> _Задания_:
1 > Повторите дословно фрагмент отрывка об Альтенау от «Это бывший лагерь» до «спас нам жизнь.» включительно.
2 > Сократите абзац отрывка об Альтенау, начинающийся словами «После всероссийской стрельбы», и оформите его списком, сохранив основные факты.

> _Исходный отрывок_:
III
III
Дальше этой станции нет пути. Это Альтенау, Северный Гарц с вершиной Брокен, куда к ведьмам в гости на шабаш летали Фауст с Мефистофелем. Горный паровозик уперся в синий рассвет, за нами всего два вагона, остальные отцеплены, то-то ночью лязгали цепи и кто-то отрывисто кричал по-немецки.
Я выпрыгнул из вагона. Кругом всё сине, мутно-синие горы, ели на горах, как из каленой стали. В этом курчаво синеватом тумане немецкий городок в три улички кажется заброшенной в горы игрушкой; в долине еле видны его красные черепичные крыши.
После всероссийской стрельбы тишина Германии поражает и обволакивает душу. Этой тишине даже не веришь. Два немецких солдата-инвалида в заплатаных, но все ж аккуратных мундирах ведут нас под гору в Альтенау. Хорошо идти в горах в шестичасовом предутреннике. Мы спускаемся с кручи, ноги легко подсекаются. На гостинице, похожей на сказочный пряничный домик, прибита доска: «Здесь в 1777 году останавливался поэт Вольфганг Гёте во время своего путешествия по Гарцу». Вероятно, это было прекрасное путешествие. Цокая по камням деревянными туфлями, у колодца сошлись три краснолицых немки, без удивленья глядят на нас, за войну они привыкли ко всяким пленным. Тут они, вероятно, обмениваются сплетнями трех уличек и медленно расходятся скривленной под тяжестью вёдер походкой.
Вывесившись на подложенных под локти подушечках, из странного старинного дома глядит уже проснувшийся алебастровый старичек с трубкой в зубах и чему-то болванчикообразно качает головой.
– Дождался, дедушка, гостей с музею! – смеется, идущий со мной, полтавский вартовый Юзва, украинский люмпен-пролетарий с лимонным лицом скопца.
За нами цокают деревянными туфлями немецкие мальчишки, кричат: «Русски капутцки!» Это замирающие крики войны. Но она уже немцами проиграна. С сосен и елей паром улетает туман. На полугорье у высоко обнесенного колючей проволокой дома проминается часовой с винтовкой. Нас вводят в калитку и часовой повернул за нами ключ в замке.
Это бывший лагерь военнопленных офицеров; часовой, вероятно, принял нас за запоздалую партию пересыльных на родину. А я даже не знаю, кто мы? И кто нас, без всякого нашего волеизъявленья, привез сюда, в Северный Гарц? Провожавший до Берлина лейтенант с лицом Шиллера сказал, что мы вывезены желаньем одного немецкого генерала из главного командования в Киеве, понимавшего, что Киев будет взят большевиками и что большевики нас наверняка расстреляют. Что ж, надо признать, что этот немецкий генерал спас нам жизнь.

> _Список строк_:
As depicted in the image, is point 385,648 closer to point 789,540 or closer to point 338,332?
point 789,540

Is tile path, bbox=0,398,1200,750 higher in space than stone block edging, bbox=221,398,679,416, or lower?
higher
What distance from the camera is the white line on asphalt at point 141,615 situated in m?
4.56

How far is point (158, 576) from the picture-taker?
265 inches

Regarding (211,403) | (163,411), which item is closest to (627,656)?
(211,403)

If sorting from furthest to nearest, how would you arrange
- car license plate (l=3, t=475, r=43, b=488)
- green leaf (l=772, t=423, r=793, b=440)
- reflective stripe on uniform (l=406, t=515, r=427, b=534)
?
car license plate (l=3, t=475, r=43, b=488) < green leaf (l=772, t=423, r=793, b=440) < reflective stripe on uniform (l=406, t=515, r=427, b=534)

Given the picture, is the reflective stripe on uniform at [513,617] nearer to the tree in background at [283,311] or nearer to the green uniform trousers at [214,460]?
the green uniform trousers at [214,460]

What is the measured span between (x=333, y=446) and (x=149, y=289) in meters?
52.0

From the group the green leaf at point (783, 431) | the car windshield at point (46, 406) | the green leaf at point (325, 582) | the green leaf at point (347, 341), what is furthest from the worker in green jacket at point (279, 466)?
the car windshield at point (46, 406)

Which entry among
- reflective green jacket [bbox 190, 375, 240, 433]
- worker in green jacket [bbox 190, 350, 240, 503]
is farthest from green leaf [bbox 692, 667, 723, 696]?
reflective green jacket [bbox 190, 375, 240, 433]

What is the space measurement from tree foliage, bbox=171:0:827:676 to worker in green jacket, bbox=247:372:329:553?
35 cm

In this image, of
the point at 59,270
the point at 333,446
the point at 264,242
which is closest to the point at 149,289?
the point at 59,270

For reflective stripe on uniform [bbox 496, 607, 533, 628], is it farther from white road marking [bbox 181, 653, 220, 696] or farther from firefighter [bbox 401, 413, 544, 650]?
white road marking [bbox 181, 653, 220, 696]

> _Ответы_:
1 >
Это бывший лагерь военнопленных офицеров; часовой, вероятно, принял нас за запоздалую партию пересыльных на родину. А я даже не знаю, кто мы? И кто нас, без всякого нашего волеизъявленья, привез сюда, в Северный Гарц? Провожавший до Берлина лейтенант с лицом Шиллера сказал, что мы вывезены желаньем одного немецкого генерала из главного командования в Киеве, понимавшего, что Киев будет взят большевиками и что большевики нас наверняка расстреляют. Что ж, надо признать, что этот немецкий генерал спас нам жизнь.

2 >
- После всероссийской стрельбы тишина Германии поражает, в нее даже не верится.
- Два немецких солдата-инвалида в заплатанных, но аккуратных мундирах ведут прибывших около шести утра под гору в Альтенау.
- На гостинице, похожей на пряничный домик, прибита доска: здесь в 1777 году во время путешествия по Гарцу останавливался Гёте.
- У колодца три краснолицые немки в деревянных туфлях без удивления смотрят на прибывших, потому что за войну привыкли к пленным, и расходятся, сгибаясь под тяжестью ведер.